» Material provided:
--- START ---

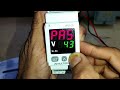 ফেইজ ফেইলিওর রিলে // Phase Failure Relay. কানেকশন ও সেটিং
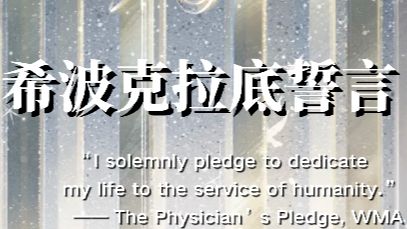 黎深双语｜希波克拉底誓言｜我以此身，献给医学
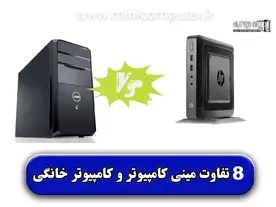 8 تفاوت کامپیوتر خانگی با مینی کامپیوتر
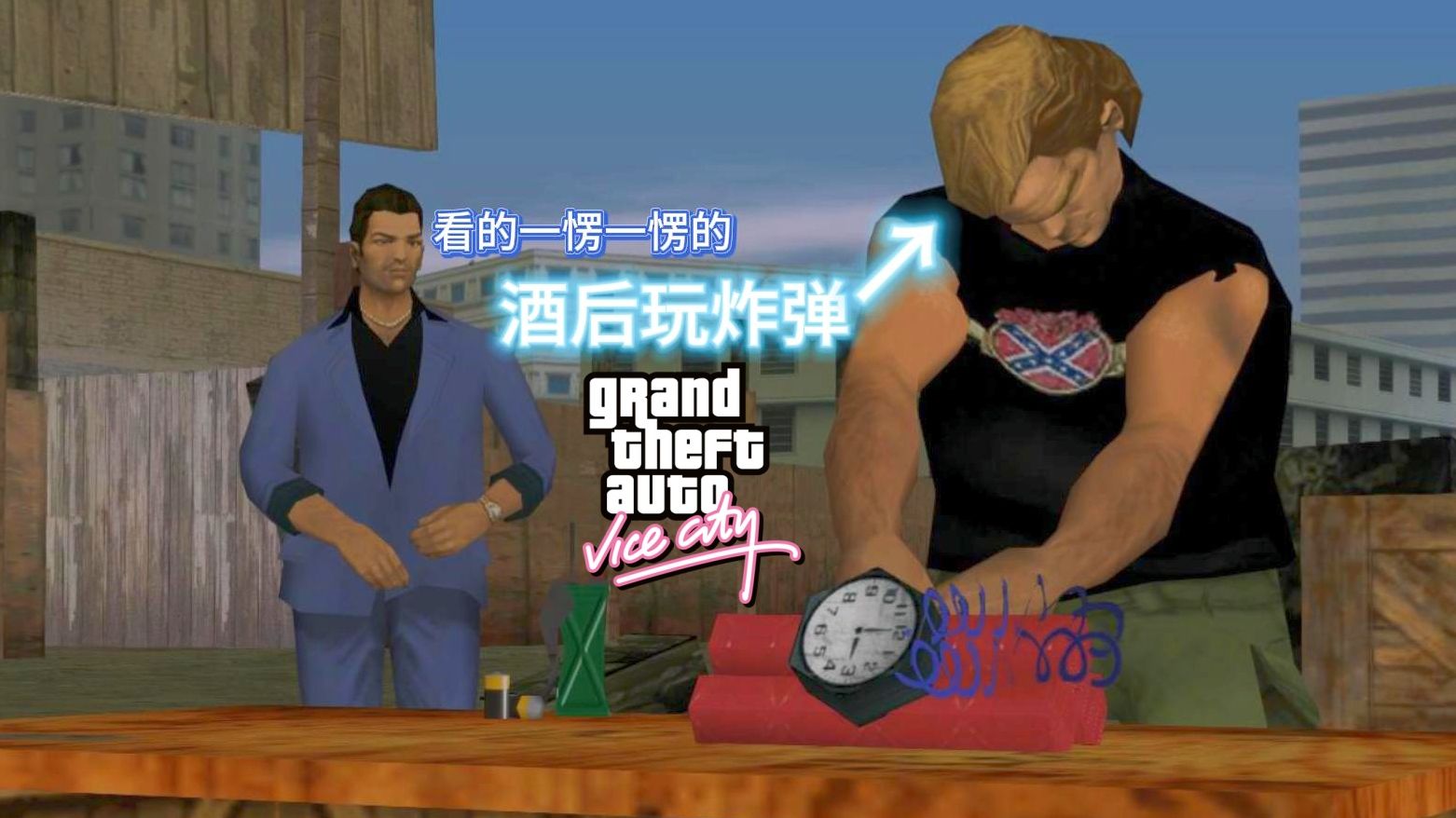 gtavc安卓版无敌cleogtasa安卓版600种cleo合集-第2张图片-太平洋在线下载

--- END ---
--- START ---

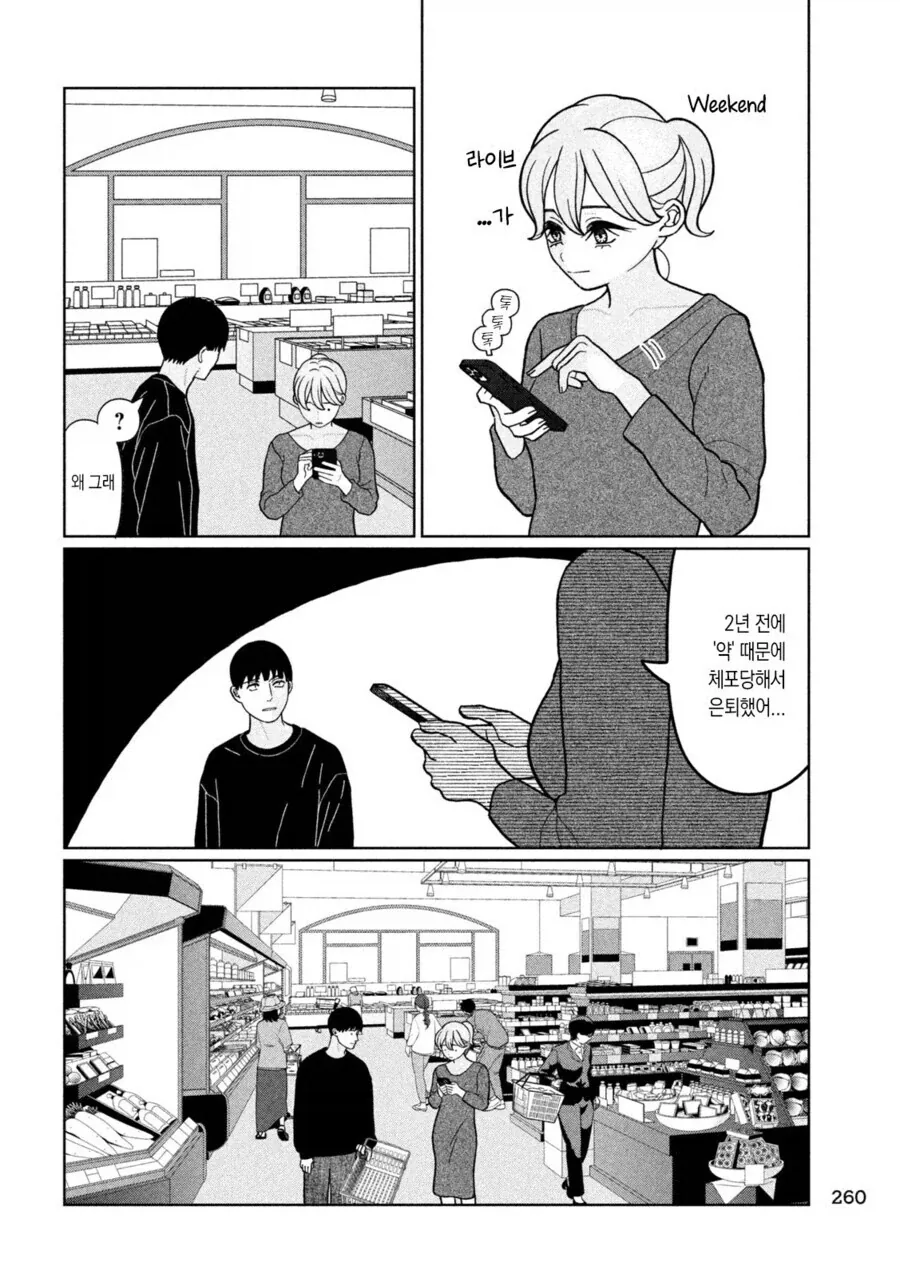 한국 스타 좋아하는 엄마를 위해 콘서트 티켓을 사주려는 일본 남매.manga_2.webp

--- END ---

» Description of the task: Update the data between the lines holding "ফেইজ ফেইলিওর রিলে" and "gtavc安卓版无敌cleo", inclusive, so that "Relay" becomes "Switch" with everything else left as is. Omit the pictures from your answer.

» Response box:
 ফেইজ ফেইলিওর রিলে // Phase Failure Switch. কানেকশন ও সেটিং
 黎深双语｜希波克拉底誓言｜我以此身，献给医学
 8 تفاوت کامپیوتر خانگی با مینی کامپیوتر
 gtavc安卓版无敌cleogtasa安卓版600种cleo合集-第2张图片-太平洋在线下载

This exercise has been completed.